WHERE street LIKE 'Count%'
, together with INDEX(street)
is reasonably optimal. No separate table, no JSON, no initial letter, etc.
LIMIT 10
will find the first 10 such items efficiently. Note: Adding an ORDER BY
could wreck performance.
SELECT street
finds the result in the index's B+Tree
. Since this is all you need, use it. SELECT <<some columns>>
or SELECT *
has to do an extra action to get the other column(s).
Such an index will drill down the B+Tree to the first occurrence of "Count...", then it will scan forward from there. Even if the dataset cannot be cached in RAM, there would be effectively only one disk hit, which would take millisecond(s). If you need extra columns, then the extra action would probably require 10 more disk hits (due to LIMIT 10
).
So, it is important that the INDEX
contain exactly what you need to receive for the autosuggest.
ORDER BY
would be OK only if you say ORDER BY street
(or ORDER BY street DESC
). Otherwise, it must find the thousands (millions?) of streets starting with "count", sort this list, then deliver 10.
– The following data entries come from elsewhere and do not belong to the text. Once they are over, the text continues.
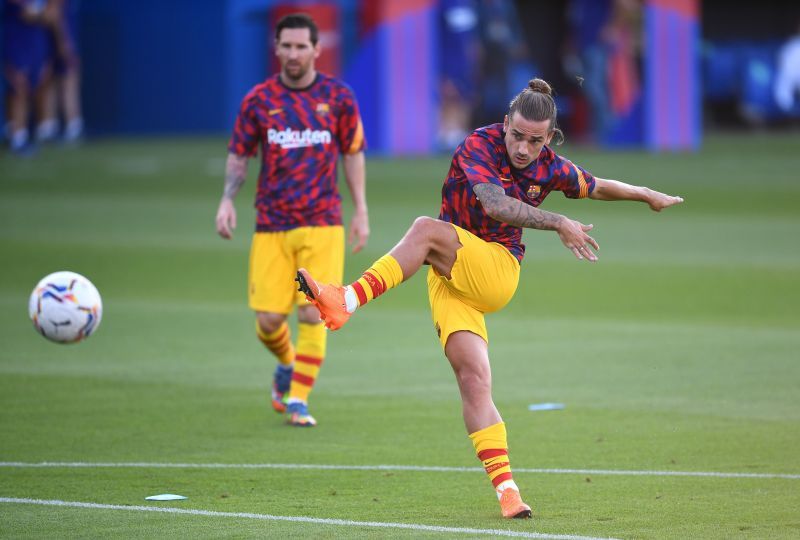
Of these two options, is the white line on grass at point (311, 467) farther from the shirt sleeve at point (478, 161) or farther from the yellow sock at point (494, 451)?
the shirt sleeve at point (478, 161)

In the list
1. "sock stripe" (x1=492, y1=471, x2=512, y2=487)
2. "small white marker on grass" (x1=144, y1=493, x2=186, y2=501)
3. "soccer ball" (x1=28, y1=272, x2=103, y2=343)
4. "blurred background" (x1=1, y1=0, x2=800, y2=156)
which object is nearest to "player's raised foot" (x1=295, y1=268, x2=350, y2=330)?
"sock stripe" (x1=492, y1=471, x2=512, y2=487)

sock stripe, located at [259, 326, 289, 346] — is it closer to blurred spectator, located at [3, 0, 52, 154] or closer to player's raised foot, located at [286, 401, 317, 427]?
player's raised foot, located at [286, 401, 317, 427]

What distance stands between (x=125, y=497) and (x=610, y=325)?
7.00m

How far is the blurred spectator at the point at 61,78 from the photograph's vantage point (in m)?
30.8

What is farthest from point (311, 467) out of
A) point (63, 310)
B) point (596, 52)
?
point (596, 52)

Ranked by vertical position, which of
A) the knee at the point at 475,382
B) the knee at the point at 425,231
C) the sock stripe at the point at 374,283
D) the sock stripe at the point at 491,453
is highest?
the knee at the point at 425,231

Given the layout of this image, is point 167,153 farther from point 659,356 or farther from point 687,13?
point 659,356

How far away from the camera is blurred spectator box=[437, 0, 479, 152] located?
31812 millimetres

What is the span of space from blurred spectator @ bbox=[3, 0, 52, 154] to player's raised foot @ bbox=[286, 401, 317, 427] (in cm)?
2159

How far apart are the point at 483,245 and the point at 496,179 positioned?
36cm

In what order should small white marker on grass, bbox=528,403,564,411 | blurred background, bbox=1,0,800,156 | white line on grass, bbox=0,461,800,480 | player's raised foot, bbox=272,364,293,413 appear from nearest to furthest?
Result: white line on grass, bbox=0,461,800,480
small white marker on grass, bbox=528,403,564,411
player's raised foot, bbox=272,364,293,413
blurred background, bbox=1,0,800,156

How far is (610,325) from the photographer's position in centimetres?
1333

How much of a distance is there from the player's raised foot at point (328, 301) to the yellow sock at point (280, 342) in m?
2.68

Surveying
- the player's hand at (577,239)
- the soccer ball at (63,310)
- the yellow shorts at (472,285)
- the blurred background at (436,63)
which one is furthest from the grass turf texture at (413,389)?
the blurred background at (436,63)
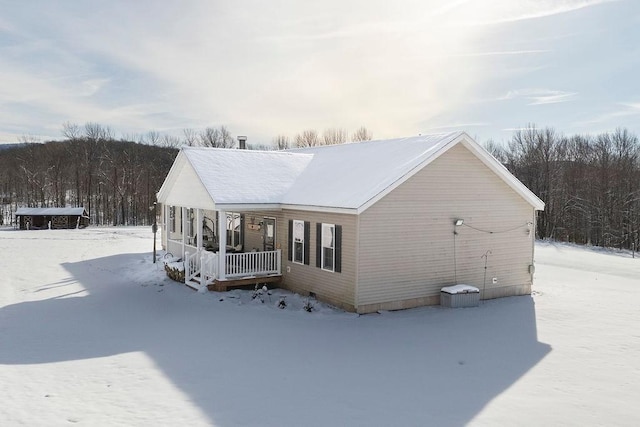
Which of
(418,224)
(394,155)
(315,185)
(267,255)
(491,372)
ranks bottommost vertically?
(491,372)

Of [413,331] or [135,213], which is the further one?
[135,213]

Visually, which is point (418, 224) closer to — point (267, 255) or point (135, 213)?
point (267, 255)

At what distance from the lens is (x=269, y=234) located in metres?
17.1

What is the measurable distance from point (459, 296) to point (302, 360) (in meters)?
6.65

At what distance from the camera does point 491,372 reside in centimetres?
905

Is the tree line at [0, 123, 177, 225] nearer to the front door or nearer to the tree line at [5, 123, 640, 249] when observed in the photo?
the tree line at [5, 123, 640, 249]

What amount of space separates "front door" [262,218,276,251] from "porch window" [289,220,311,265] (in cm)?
113

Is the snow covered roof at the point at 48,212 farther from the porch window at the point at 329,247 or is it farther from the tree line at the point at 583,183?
the tree line at the point at 583,183

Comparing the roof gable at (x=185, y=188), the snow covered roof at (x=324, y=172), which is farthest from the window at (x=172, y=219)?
the snow covered roof at (x=324, y=172)

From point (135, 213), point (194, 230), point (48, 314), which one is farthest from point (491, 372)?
point (135, 213)

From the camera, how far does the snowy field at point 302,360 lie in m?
7.18

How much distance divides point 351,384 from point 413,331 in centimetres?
397

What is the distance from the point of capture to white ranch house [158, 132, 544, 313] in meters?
13.6

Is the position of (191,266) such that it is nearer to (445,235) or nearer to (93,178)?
(445,235)
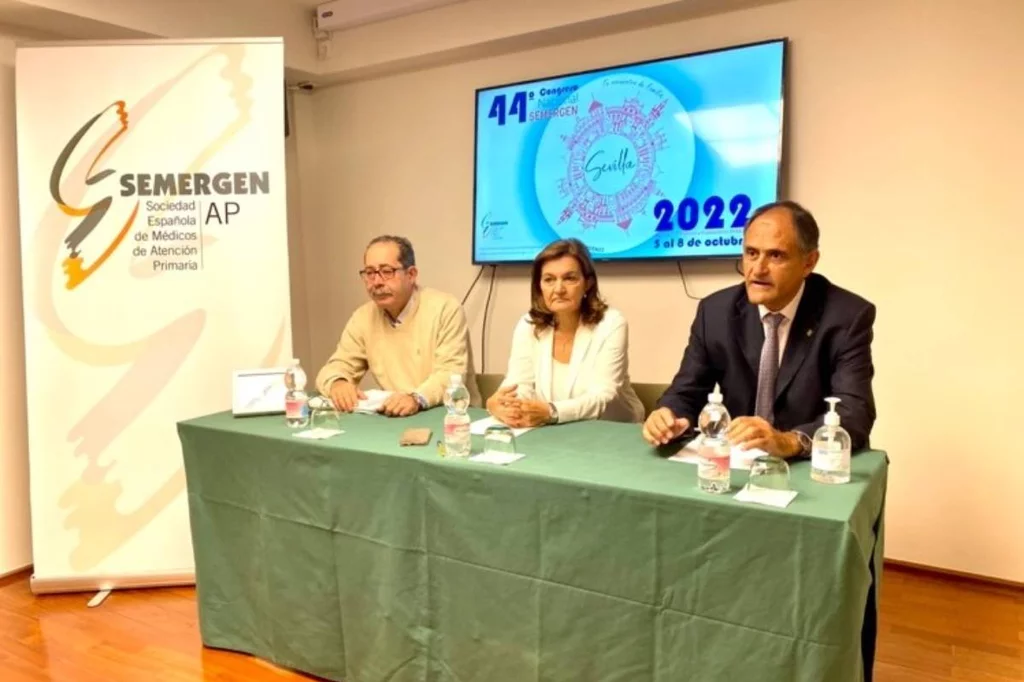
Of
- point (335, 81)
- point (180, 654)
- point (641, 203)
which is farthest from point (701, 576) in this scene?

Based on that analysis, the "minimum of 3 characters" is not important. However, my UI gut feeling is that 3 is reasonable.
Oh, another issue. Since there is probably "1 Main St" in thousands of towns, auto select for "Main" is likely to show 10 copies of the same "1 Main St".
Oh, I have not handled something that you imply from you example. street
includes the street number. Or maybe you have two columns -- street_name
(useful for searching) and street_number
. So...
Have two columns:
- One for autosuggest ("Main St")
- One for display ("1 Main St, Acron OH")
Then have INDEX(auto_suggest, display)
. This will give you the efficiency of minimal effort to get the autosuggest values, but allows equally efficient display of the full address.
But that still has the problem of dup addresses. OK, I am now forced to recommend an extra table. It would contain all the unique street names, no street_number, etc.
CREATE TABLE AutoSuggest (
street VARCHAR(99) NOT NULL,
PRIMARY KEY(street)
) ENGINE=InnoDB;
Note that, in MySQL, a PRIMARY KEY
is a B+Tree index clustered with the data and is UNIQUE
. This table might be about 1GB for 200M addresses, after compensating for dups, overhead, etc. After your app has run for some time, most of the table would be cached in the buffer_pool. This makes the typical autosuggest lookup be about 1 millisecond.
But, that only give you the street name, not the address, etc. Perhaps you want a second column called full_street
(and change to PRIMARY KEY(street, full_street)
):
INSERT INTO AutoSuggest (street, full_street)
VALUES
("Main St", "1 Main St");
This provides most of the benefits and few of the drawbacks mentioned before.
Ponder my comments with the idea of tradeoffs between your two goals:
- Fast autosuggest;
- What the UI presents during the autosuggest.